Records for bounding box labeling:
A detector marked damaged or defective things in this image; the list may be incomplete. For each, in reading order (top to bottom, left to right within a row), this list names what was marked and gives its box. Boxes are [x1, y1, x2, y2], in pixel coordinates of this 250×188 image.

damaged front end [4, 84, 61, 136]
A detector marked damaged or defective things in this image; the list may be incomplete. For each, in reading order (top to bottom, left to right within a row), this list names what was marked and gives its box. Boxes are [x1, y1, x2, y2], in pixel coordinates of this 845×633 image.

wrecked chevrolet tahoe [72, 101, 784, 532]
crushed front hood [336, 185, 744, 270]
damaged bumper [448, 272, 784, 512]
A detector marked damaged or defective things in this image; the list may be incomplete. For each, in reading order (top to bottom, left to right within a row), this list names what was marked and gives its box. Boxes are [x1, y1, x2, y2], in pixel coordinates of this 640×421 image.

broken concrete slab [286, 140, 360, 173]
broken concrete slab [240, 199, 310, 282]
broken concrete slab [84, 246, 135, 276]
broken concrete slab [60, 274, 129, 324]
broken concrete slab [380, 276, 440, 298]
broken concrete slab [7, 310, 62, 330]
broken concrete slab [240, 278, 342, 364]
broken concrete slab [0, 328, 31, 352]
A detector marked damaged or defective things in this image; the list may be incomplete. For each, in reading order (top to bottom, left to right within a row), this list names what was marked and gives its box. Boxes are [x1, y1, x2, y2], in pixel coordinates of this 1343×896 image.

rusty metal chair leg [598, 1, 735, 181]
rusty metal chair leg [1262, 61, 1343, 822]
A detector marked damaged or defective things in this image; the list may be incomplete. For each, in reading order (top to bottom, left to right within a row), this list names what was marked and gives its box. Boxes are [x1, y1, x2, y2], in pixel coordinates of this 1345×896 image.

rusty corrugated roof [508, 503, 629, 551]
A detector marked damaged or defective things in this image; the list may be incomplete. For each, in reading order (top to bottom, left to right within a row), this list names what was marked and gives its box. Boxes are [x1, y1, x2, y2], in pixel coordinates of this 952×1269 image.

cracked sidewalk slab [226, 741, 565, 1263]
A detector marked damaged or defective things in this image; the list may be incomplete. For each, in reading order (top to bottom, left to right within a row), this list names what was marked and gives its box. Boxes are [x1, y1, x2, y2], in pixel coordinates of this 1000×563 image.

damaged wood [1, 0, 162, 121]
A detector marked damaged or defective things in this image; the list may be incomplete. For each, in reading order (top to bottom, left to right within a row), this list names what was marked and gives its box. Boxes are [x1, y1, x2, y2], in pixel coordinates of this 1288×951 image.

_Set task_
Swap each "reading order" in the records above for "scan order", and write the records out again with nothing else changed.

_Complete output_
A detector marked damaged or defective things in this image; the list may be incomplete. For each, in scan order (top to bottom, left to right within a row), this list names what was marked and gives its box. Boxes are [x1, y1, x2, y2], in pixel coordinates of this 250×188 image.

damaged front end [4, 84, 61, 136]
A detector marked damaged or defective things in this image; the list may be incomplete. For each, in scan order (top to bottom, left to right within a row), this list names what was marked and gives its box. Boxes are [x1, y1, x2, y2], in pixel coordinates of this 845×633 image.

wrecked chevrolet tahoe [72, 101, 784, 532]
crushed front hood [336, 185, 744, 270]
damaged bumper [448, 272, 784, 512]
A detector marked damaged or defective things in this image; the list may be incomplete. For each, in scan order (top to bottom, left to right within a row), this list names what was marked and gives its box. Boxes are [x1, y1, x2, y2], in pixel coordinates of this 640×421 image.

broken concrete slab [286, 140, 360, 173]
broken concrete slab [240, 199, 310, 282]
broken concrete slab [84, 246, 135, 276]
broken concrete slab [60, 274, 129, 324]
broken concrete slab [380, 276, 440, 298]
broken concrete slab [7, 310, 62, 330]
broken concrete slab [240, 278, 342, 364]
broken concrete slab [0, 328, 31, 352]
A detector marked damaged or defective things in this image; the list may be incomplete. For each, in scan order (top to bottom, left to right within a row), this list names what was marked and gives its box. Boxes are [x1, y1, x2, y2], in pixel coordinates of this 1343×896 image.

rusty metal chair leg [598, 1, 735, 181]
rusty metal chair leg [1262, 61, 1343, 822]
A detector marked damaged or defective things in this image; the list may be incomplete. For each, in scan order (top to bottom, left to right within a row), this list names what was marked and gives its box. Boxes are [x1, y1, x2, y2], in pixel coordinates of this 1345×896 image.

rusty corrugated roof [508, 503, 629, 551]
A detector marked damaged or defective things in this image; the list may be incomplete. For each, in scan order (top to bottom, left to right within a row), this list names what was marked and gives its box. Boxes are [x1, y1, x2, y2], in pixel coordinates of this 952×1269 image.

cracked sidewalk slab [226, 741, 565, 1263]
A detector marked damaged or defective things in this image; the list may be incomplete. For each, in scan order (top to bottom, left to right within a row), this list names what was marked and gives its box. Boxes are [x1, y1, x2, y2], in pixel coordinates of this 1000×563 image.

damaged wood [1, 0, 162, 121]
A detector marked damaged or defective things in this image; the list may be incomplete. For each, in scan order (top to bottom, left to right within a row), this list names what was marked and gives its box. Boxes are [x1, y1, x2, y2], in pixel coordinates of this 1288×951 image.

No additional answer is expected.